To set focus to work as described above I'm guessing I need to look at a DOF chart, figure the distance and aperture I need to achieve the circle of focus I want, measure the distance out and figure the distance between lensboard and back that I need to have focus at that distance, correct?
Thanks in advance for any advice!
I don't use anything above 4x5 but I think your estimate of focal length for w/a is a little off - someone here will know for sure but I think you're looking for something closer to 100mm.+ - I've no idea what's available except maybe an XL?
Wide-angles for 4x5 are available quite cheaply but I suspect there may be a big jump in price to cover 5x7.
A helical focus mount (using scale focus) would be worth the extra effort.
Everything but the viewfinder should be easy enough to find. I did notice just today a "director's viewfinder" - needing repair to the aspect ratio mechanism so may go cheap - on eVilbay (UK or France I think). Newly listed. Didn't say how wide it goes.
Originally Posted by unclemack
For focal length I was thinking either 72, 75, or 90mm. The numbers I listed above were circle of coverage not focal length.
OOPS! Not newly listed, ends in 3 1/2 hours...sorry, failing memory. I keep forgetting it's failing though.
Item number is 220577610896.
for minimum image circle on a 5x7, I get...
25.4 * sqrt( 5*5 + 7*7) = 218.5mm
The actual opening in a 5x7 film holder is slightly smaller than 5x7 however, so one could get away with even less coverage. Assuming the opening is really only 4.75 x 6.75 (for example, I do not have a film holder to measure) you could get away with around 210mm of image circle.
Sponsored Ad. (Subscribers to APUG have the option to remove this ad.)
Sorry to have completely missed the point! Missed my afternoon nap today too...
This free program may help you in your project:
It is geared more towards digital cameras, but it does include LF film sizes in its dropdown lists.
To find the length of any side of a right triangle, when the length of two of the sides are known, use the formula a squared plus b squared equals c squared. C is the diagonal. A and b are the two sides that are at right angles to each other.

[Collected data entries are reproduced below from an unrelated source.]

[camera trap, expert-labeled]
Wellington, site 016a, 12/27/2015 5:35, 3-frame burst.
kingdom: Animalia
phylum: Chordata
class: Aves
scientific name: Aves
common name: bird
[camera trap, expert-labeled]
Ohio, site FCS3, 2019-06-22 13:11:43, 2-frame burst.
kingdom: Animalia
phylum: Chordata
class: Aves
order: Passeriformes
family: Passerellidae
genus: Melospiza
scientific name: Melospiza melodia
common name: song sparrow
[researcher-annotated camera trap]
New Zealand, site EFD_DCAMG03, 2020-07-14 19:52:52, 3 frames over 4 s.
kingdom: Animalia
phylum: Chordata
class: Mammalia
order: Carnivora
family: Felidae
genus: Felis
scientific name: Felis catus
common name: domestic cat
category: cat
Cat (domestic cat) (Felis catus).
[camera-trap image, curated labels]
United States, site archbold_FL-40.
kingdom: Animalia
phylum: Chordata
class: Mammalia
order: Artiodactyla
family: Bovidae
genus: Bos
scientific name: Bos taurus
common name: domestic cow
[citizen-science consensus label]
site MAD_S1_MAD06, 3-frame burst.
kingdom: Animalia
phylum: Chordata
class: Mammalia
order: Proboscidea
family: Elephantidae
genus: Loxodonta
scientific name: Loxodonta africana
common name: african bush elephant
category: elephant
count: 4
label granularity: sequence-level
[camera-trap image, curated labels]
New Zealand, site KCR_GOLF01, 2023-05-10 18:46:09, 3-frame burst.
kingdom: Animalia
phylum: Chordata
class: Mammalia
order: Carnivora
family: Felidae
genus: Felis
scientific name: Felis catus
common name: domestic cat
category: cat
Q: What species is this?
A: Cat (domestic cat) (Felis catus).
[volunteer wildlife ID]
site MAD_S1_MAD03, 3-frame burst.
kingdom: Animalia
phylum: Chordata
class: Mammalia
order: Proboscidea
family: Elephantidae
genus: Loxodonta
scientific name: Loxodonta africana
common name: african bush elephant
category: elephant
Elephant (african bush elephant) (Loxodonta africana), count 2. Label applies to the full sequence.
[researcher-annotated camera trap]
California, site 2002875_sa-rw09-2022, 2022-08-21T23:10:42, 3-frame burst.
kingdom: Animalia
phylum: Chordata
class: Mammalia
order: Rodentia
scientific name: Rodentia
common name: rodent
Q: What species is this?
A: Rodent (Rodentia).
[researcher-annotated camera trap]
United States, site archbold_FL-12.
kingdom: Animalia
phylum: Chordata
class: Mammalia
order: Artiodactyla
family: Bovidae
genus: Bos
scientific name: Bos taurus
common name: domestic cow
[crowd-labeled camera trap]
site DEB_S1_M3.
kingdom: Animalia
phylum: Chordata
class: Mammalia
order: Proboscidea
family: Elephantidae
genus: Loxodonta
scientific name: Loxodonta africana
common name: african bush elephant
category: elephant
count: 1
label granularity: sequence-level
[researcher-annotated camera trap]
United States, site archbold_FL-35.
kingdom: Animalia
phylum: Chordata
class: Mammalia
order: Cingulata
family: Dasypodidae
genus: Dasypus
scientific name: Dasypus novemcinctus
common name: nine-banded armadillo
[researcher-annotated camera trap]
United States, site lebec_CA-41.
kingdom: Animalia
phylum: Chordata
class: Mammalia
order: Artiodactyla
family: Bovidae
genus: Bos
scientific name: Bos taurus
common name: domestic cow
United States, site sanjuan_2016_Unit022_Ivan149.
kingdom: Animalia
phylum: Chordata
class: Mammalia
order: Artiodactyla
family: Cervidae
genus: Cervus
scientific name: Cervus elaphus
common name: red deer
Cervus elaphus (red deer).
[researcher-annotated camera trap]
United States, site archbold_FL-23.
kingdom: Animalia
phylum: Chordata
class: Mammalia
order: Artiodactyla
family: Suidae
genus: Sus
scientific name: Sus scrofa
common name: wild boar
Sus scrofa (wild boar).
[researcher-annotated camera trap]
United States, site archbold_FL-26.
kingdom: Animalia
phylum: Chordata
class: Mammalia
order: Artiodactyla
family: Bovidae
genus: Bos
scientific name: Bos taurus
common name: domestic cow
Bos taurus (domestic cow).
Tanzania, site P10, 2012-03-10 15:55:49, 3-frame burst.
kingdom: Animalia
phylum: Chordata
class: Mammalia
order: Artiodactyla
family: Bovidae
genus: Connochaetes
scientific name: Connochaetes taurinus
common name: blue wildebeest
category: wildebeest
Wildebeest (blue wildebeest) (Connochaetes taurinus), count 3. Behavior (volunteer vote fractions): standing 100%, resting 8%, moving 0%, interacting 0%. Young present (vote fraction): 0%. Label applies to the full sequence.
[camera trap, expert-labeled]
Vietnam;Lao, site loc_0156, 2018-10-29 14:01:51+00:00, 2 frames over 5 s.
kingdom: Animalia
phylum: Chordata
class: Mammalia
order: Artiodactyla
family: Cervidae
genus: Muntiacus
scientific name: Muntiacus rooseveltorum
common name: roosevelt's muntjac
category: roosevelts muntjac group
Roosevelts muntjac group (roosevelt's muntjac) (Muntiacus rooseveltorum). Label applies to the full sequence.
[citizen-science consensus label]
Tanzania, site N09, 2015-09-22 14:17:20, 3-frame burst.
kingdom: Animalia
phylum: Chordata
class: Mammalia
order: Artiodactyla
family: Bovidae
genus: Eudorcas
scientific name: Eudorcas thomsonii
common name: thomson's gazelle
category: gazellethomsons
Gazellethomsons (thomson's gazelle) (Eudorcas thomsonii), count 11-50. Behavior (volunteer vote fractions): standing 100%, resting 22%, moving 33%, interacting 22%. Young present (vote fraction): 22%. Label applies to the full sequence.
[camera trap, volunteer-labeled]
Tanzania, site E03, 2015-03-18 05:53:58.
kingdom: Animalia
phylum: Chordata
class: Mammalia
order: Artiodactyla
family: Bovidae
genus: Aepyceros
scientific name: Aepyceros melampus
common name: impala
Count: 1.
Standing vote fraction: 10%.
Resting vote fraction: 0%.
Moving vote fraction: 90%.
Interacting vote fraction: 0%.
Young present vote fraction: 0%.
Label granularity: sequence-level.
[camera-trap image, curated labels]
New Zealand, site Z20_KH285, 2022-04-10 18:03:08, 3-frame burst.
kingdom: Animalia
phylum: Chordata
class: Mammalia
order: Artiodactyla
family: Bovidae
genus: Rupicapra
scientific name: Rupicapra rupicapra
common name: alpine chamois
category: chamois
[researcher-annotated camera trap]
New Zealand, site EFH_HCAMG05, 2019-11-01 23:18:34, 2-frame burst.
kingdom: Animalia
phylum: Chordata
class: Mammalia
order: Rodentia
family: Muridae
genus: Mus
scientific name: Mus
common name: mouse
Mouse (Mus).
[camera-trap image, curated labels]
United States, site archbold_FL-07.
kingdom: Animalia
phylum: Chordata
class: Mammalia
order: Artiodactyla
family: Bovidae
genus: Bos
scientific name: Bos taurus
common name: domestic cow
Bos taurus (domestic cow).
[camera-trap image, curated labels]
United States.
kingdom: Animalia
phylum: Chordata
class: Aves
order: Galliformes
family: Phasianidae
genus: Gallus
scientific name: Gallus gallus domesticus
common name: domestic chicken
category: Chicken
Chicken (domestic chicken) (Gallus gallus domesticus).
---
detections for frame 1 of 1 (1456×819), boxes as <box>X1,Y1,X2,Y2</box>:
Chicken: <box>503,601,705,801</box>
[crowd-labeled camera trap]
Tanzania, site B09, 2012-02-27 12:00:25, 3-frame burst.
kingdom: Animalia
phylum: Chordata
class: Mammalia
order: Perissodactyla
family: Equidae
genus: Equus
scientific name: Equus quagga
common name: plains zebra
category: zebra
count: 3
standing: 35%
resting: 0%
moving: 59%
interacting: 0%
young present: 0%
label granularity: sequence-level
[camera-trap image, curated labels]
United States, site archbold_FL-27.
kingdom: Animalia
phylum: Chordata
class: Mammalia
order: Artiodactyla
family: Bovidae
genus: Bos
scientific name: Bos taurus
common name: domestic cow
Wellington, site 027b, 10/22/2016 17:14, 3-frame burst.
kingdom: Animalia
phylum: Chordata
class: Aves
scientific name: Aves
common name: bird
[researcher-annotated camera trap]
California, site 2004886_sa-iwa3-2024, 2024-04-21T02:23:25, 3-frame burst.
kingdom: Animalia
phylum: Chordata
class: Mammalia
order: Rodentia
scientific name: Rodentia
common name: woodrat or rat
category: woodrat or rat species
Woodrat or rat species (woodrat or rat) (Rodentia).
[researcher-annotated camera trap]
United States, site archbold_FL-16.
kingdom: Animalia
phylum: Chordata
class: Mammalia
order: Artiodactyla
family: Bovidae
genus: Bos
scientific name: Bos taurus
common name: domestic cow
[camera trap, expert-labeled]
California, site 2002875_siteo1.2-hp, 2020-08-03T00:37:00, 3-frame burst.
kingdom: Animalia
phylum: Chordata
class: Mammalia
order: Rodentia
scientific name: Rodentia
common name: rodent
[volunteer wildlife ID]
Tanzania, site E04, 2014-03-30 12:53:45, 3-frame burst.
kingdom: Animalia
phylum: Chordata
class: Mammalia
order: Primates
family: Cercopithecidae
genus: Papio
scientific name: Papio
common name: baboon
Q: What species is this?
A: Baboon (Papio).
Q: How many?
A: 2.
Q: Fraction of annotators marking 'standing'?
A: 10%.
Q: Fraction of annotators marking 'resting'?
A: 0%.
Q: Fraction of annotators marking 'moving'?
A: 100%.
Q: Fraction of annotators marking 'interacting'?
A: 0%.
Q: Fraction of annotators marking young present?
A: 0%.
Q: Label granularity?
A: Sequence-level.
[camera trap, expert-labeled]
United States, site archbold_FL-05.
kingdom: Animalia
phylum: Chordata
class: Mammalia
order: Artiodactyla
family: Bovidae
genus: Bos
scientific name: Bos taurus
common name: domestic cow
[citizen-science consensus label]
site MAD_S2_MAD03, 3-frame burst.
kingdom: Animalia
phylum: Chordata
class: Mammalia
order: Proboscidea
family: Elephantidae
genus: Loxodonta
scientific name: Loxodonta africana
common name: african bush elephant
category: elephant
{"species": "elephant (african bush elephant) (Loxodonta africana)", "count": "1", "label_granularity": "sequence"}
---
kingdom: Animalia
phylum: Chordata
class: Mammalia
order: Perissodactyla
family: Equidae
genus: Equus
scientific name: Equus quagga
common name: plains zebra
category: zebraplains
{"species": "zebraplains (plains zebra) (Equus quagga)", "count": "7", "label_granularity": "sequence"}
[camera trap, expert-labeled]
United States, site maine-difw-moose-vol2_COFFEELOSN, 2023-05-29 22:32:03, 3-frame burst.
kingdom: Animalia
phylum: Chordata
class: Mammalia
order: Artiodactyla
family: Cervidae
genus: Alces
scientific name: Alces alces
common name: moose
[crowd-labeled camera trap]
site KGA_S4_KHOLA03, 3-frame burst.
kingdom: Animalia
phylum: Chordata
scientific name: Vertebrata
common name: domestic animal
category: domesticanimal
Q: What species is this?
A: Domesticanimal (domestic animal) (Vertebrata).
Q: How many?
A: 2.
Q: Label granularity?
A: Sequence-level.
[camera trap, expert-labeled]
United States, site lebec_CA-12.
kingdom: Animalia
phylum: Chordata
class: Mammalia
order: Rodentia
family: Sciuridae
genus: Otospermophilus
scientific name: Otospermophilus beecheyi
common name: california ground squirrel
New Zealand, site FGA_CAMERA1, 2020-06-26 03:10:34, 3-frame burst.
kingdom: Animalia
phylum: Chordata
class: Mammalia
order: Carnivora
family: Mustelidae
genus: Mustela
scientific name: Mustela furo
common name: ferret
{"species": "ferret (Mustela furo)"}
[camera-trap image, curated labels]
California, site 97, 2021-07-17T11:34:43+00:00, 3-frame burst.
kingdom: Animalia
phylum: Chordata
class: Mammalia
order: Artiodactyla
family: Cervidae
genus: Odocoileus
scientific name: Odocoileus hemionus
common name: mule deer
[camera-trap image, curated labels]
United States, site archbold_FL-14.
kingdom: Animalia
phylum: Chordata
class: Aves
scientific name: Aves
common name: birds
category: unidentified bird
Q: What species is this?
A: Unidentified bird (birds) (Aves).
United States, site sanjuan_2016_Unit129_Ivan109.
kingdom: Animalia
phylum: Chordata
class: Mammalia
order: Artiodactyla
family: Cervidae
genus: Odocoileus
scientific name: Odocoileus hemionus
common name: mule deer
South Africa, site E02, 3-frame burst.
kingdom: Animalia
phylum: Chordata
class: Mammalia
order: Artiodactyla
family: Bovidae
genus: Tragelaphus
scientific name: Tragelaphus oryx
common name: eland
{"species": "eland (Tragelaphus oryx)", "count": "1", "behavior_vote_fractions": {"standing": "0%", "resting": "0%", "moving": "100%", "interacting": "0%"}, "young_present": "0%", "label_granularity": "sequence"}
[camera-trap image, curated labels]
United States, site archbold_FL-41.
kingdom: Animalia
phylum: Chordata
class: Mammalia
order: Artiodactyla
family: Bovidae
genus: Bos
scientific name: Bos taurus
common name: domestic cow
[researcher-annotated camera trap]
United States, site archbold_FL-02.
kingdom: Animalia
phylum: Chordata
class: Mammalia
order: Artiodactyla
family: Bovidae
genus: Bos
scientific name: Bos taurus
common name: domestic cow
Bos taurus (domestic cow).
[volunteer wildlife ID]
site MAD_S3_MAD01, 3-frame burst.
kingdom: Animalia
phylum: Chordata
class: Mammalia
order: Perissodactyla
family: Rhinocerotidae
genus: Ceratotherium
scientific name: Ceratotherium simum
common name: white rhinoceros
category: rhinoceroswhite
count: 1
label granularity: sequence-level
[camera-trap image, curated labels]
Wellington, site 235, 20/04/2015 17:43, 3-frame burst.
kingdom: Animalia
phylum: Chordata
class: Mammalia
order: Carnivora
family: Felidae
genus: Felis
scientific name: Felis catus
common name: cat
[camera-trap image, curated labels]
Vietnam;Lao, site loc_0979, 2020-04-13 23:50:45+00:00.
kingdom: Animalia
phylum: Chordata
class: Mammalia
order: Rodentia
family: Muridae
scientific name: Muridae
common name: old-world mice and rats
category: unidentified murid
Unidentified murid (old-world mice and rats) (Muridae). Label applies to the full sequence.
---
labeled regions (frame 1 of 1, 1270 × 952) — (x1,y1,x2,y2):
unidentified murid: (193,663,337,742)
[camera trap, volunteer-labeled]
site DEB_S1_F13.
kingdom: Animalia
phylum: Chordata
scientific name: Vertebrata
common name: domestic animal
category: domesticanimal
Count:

You are looking for the diagonal, because that is how much coverage you need. You know the lengths of the two sides that are at right angles to each other, so you can figure it out:
5 inches squared plus 7 inches squared equals the diagonal squared.
Therefore 74 square inches = the diagonal squared.
You are trying to find c, but you have c squared at the present time. To eliminate the exponent on c squared, to just make it plain-ol' c, you can find the square root of c squared. You know this because the square root of something that is squared is obviously just the base number. After doing this, to make the equation continue to hold true, you must do the same to that which is the other side of the equals sign. Therefore, the square root of 74 square inches equals the diagonal (c).
So, the answer boils down to, what is the square root of 74? If you know your basic multiplication tables, you know it is not a whole number. So, it is slow if not impossible to get it exact in your head, but you can get close enough for this application. 8 inches x 8 inches = 64 square inches and 9 inches x 9 inches = 81 square inches, so the square root is somewhere in between the two. Let's just call it 8.5 inches (finding the square route also turns the units of square inches into plain-ol' inches). Seems close enough. Multiply that by approximately 25 to convert it to millimeters (25.4 to be exact, but I am trying to show how to do it without a calculator), and you get about 210 mm.
So, you need a lens that will cover about 210mm at the f/stop at which you will be setting it.
Last edited by 2F/2F; 03-30-2010 at 08:19 PM. Click to view previous post history.
"Truth and love are my law and worship. Form and conscience are my manifestation and guide. Nature and peace are my shelter and companions. Order is my attitude. Beauty and perfection are my attack."
- Rob Tyner (1944 - 1991)
"Assuming the opening is really only 4.75 x 6.75 (for example, I do not have a film holder to measure) you could get away with around 210mm of image circle."
Keep in mind that you will never try to focus the lens at infinity, you are aiming for the hyperfocal distance, so you don't need infinity coverage. This should give you adequate coverage from lenses which don't cover 5x7 at infinity. I don't know how to calculate how much a given lens covers at the hyperfocal distance though.